Power

Supreme Court Will Consider Weighing In on Alabama Law Banning Most Second-Trimester Abortions

The Roberts Court could step into the fight over states' efforts to ban dilation and evacuation abortions.

[Photo: A pro-choice activist holds a sign in front of the Supreme Court.]
The case is Marshall v. West Alabama Women’s Center and involves a challenge to SB 363, an Alabama law that targets dilation and evacuation (D and E) procedures. First passed in 2016, the law prohibits a physician from performing a “dismemberment abortion”—the favorite anti-choice term for D and E abortions—unless it is necessary to prevent serious health risk to the pregnant person. Shutterstock

Abortion rights will be back before the U.S. Supreme Court on Friday, when the justices will consider reviewing a lower court decision that blocked an Alabama ban on the most common method for second-trimester abortions.

The case is Marshall v. West Alabama Women’s Center and involves a challenge to SB 363, an Alabama law that targets dilation and evacuation (D and E) procedures. First passed in 2016, the law prohibits a physician from performing a “dismemberment abortion”—the favorite anti-choice term for D and E abortions—unless it is necessary to prevent serious health risk to the pregnant person. SB 363 contains no exceptions for cases of rape, incest, or fetal anomaly; it subjects physicians to up to two years in prison for violations.

In defending its ban, attorneys for the state of Alabama suggested alternative, riskier procedures that physicians can use to ensure fetal demise and still be compliant with the law. The lower court heard evidence about those methods, which included information about their attendant risks, their technical difficulty, their untested nature, and the time and costs associated with performing them. The court also considered the lack of training opportunities for such alternative methods and the inability to recruit experienced practitioners to perform them. Ultimately, the lower court found this evidence amounted to a substantial obstacle to getting an abortion. The 11th Circuit upheld those findings and ruled that these alternatives are not a suitable workaround to an otherwise unconstitutional abortion ban.

Currently, the federal courts all agree that measures like Alabama’s are patently unconstitutional. That should make this case an easy one for the justices to turn away. By all traditional measures of Supreme Court review, there’s no reason for the Court to take this case.

But there’s also no reason for the Court to consider—for the ninth time and counting—taking the case involving Indiana’s fetal burial requirements and its ban on abortions based on the race, sex, or apparent disability of the fetus. As with D and E bans, the federal courts are in agreement that those types of restrictions are unconstitutional. Yet the Court is giving Indiana’s petition a hard look, which means it’s likely to do the same in Marshall.

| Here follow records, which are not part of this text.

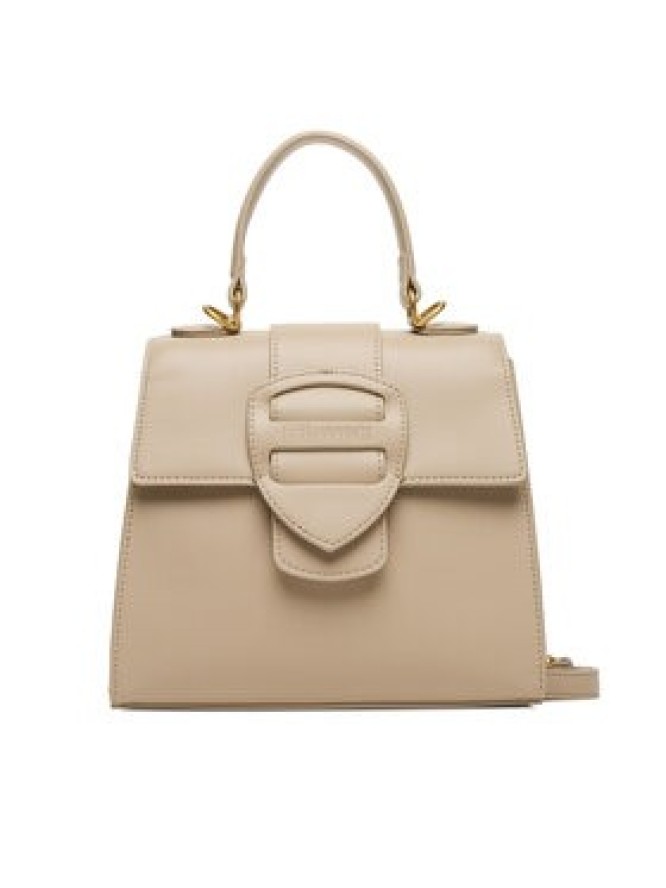 Blauer Torebka F5WALLY01/LAD Beżowy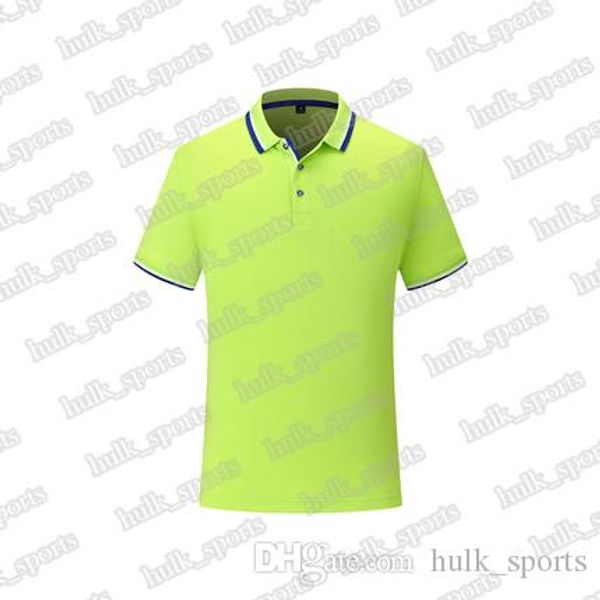 2656 sports polo ventilation quick-drying men 201d t9 short sleeve-shirt comfortable new style jersey1188777810, Black
2656 sports polo ventilation quick-drying men 201d t9 short sleeve-shirt comfortable new style jersey1188777810, Black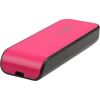  Зображення USB флеш накопичувач Apacer 64GB AH334 pink USB 2.0 (AP64GAH334P-1) 
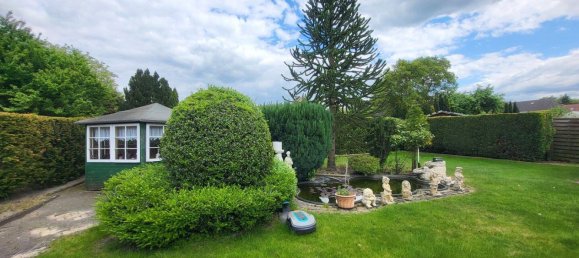 3 chambres Maison à Gifhorn, Germany No. 296981 3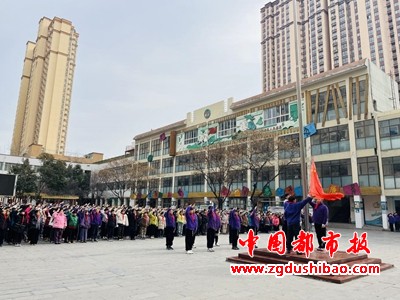 图片49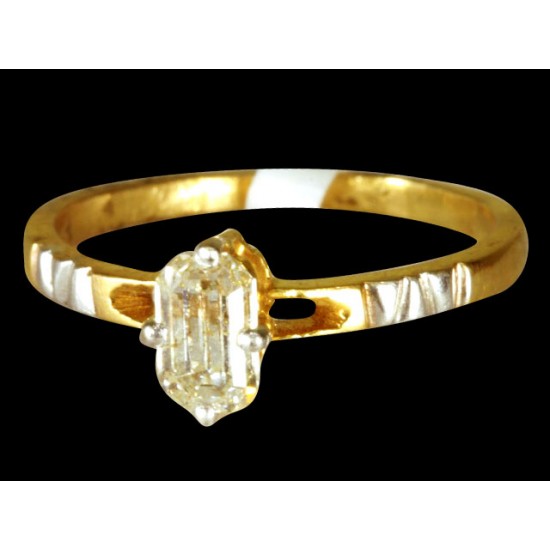 LADIES RING HL1389
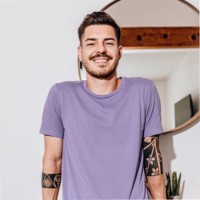 Tim Wissmann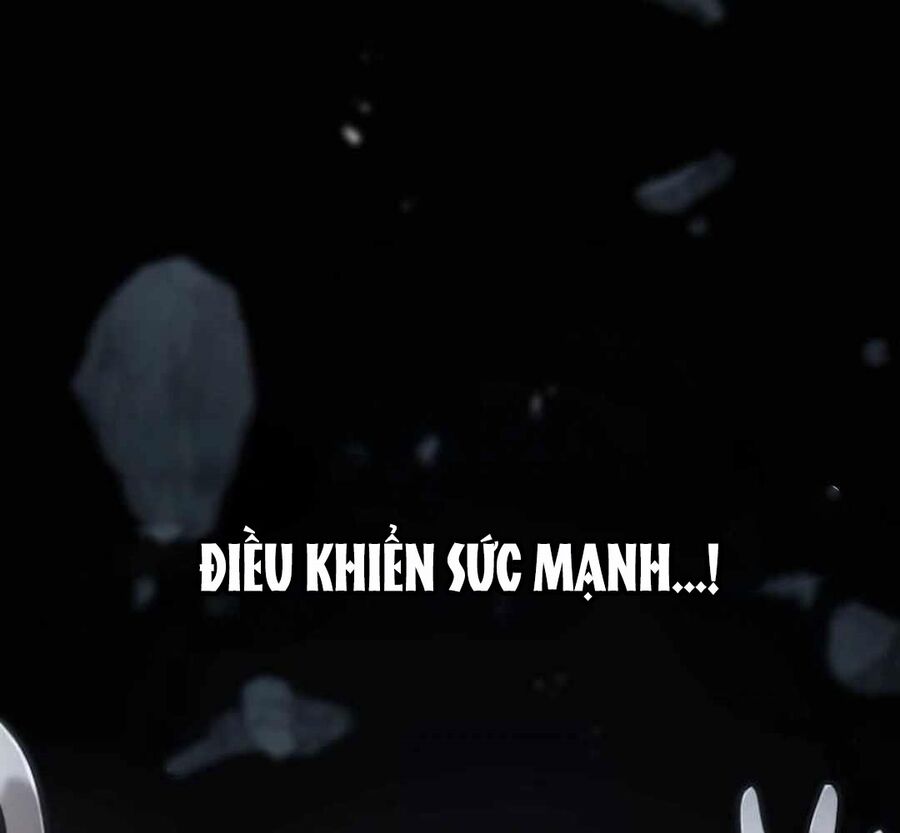 Trường Mẫu Giáo Thần Thú Chapter 6 - Trang 2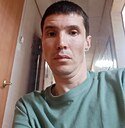 Знакомства: Марк, 41 год, Южно-Сахалинск
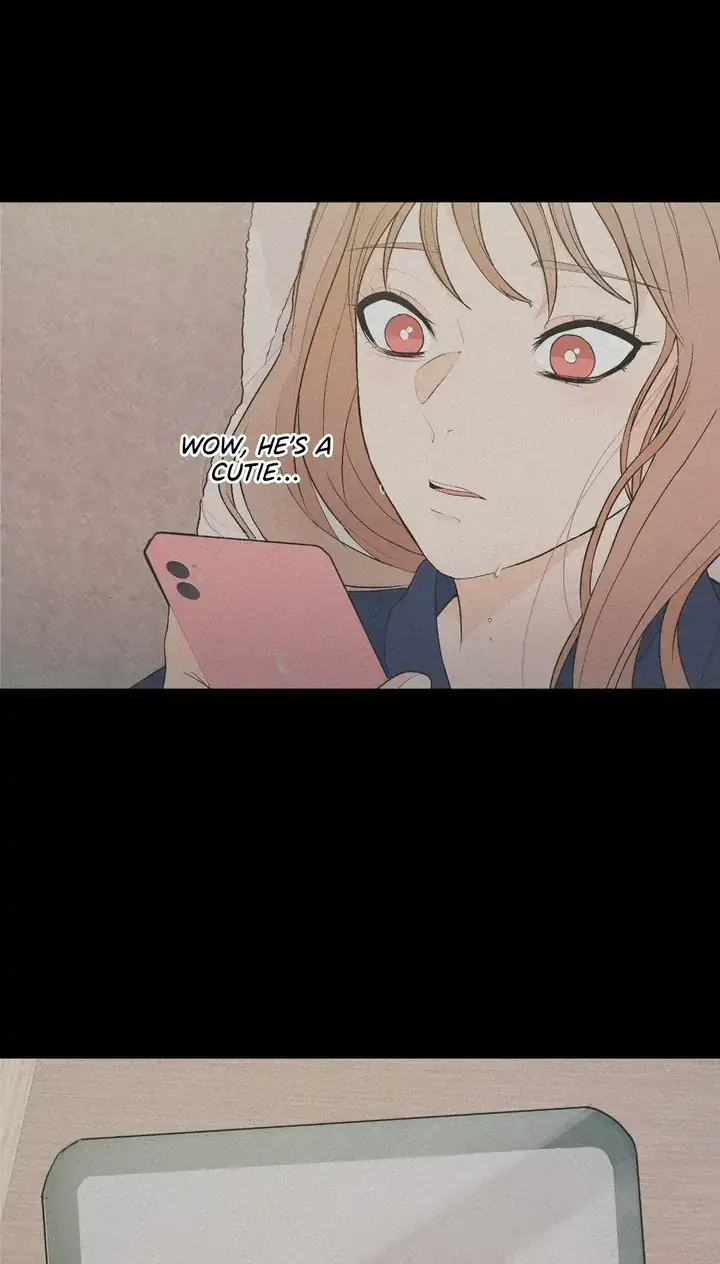 Read In Too Deep chapter 1 image 37 on Lezhin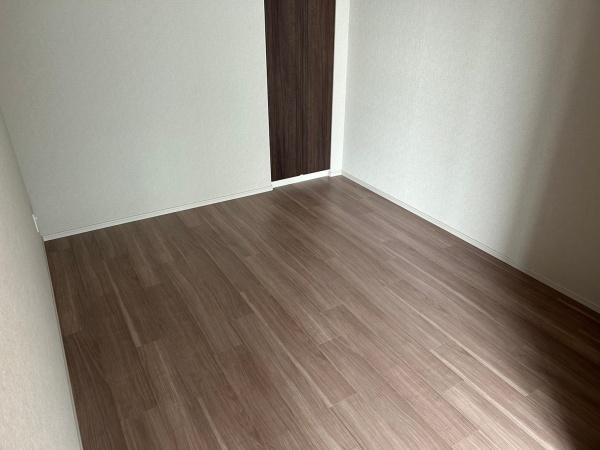 プレイズ尼崎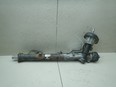 Рейка рулевая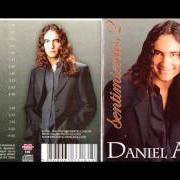 The lyrics VOLVERAS A MI of DANIEL AGOSTINI is also present in the album Sentimientos 2 (2003)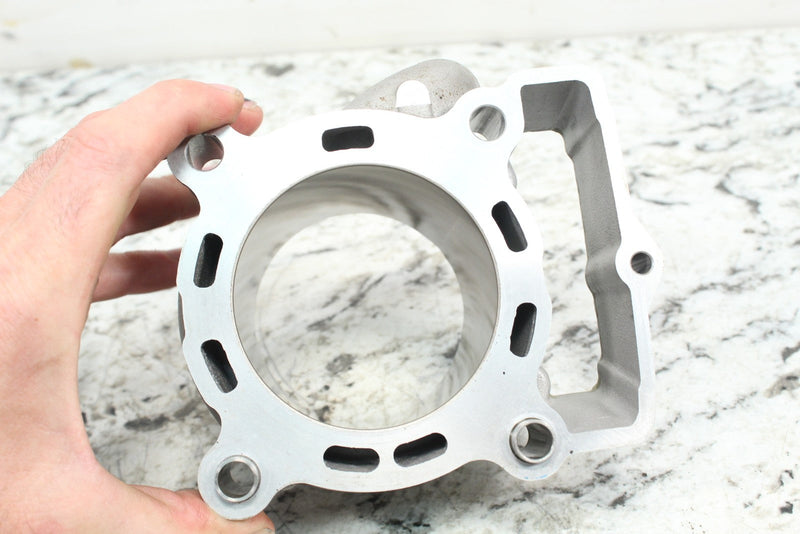 2020 HUSQVARNA FC250 FC 250 Cylinder Jug Barrel 79030038000 Motorcycle
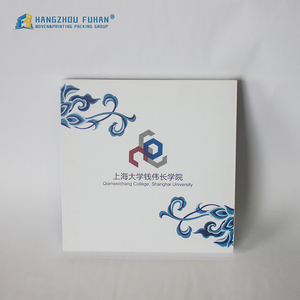 Fábrica especializada en calidad Superior paquete plano cajas <span class=keywords><strong>de</strong></span> almacenaje <span class=keywords><strong>de</strong></span> cartón - Product Image 4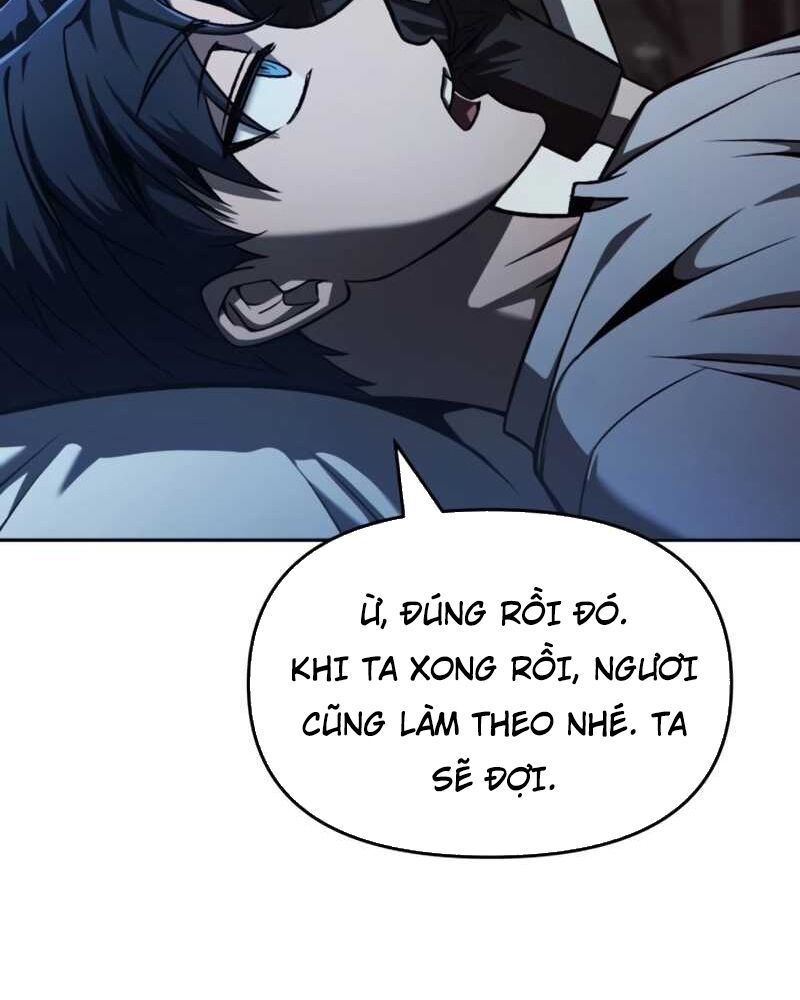 Cuộc Sống Tái Sinh Của Pháp Sư Hẻm Tối Chapter 3 - 117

When the justices review Marshall, they’ll review the 11th Circuit’s 40-page opinion. That means they’ll be reviewing a decision that calls into question, right out of the gate, the validity of abortion rights jurisprudence. They’ll be considering an opinion that, even as it blocks an abortion restriction, borrows heavily from the language of anti-choice activists to describe D and E procedures as “tearing apart. … what was until then a living unborn child.”

And that’s exactly the point of Alabama’s petition: to keep a steady drumbeat of anti-abortion sentiment from conservative appellate courts buzzing in the justices’ ears. The justices might not take the Alabama case. But it’s only a matter of time before the Court weighs in again on abortion rights.

Texas is another conservative state that joined the chorus in passing a D and E ban, and in March the Fifth Circuit Court of Appeals said it was going to hold off on deciding whether or not that ban was unconstitutional until the Supreme Court decided what it was going to do with another abortion rights case: June Medical Services v. Gee. That is the case involving a Louisiana law, Act 620, that requires doctors who perform abortions to have admitting privileges at a nearby hospital. In February, the Supreme Court stayed a Fifth Circuit decision that would have allowed Act 620 to take effect, pending advocates’ appeal of that decision to the Roberts Court. That petition is due this month, meaning the case could end up on the Court’s calendar for next term. Meanwhile, the very conservative Eighth Circuit Court of Appeals heard arguments in December in a case challenging Arkansas’ D and E ban. A ruling in that case could happen any day now.

If the current Supreme Court term is ending on a relatively quiet note following the Brett Kavanaugh confirmation battle, the 2019-20 term has the potential to be a barnburner.

The Court could announce as early as next Monday if it will hear Marshall v. West Alabama Women’s Center next term.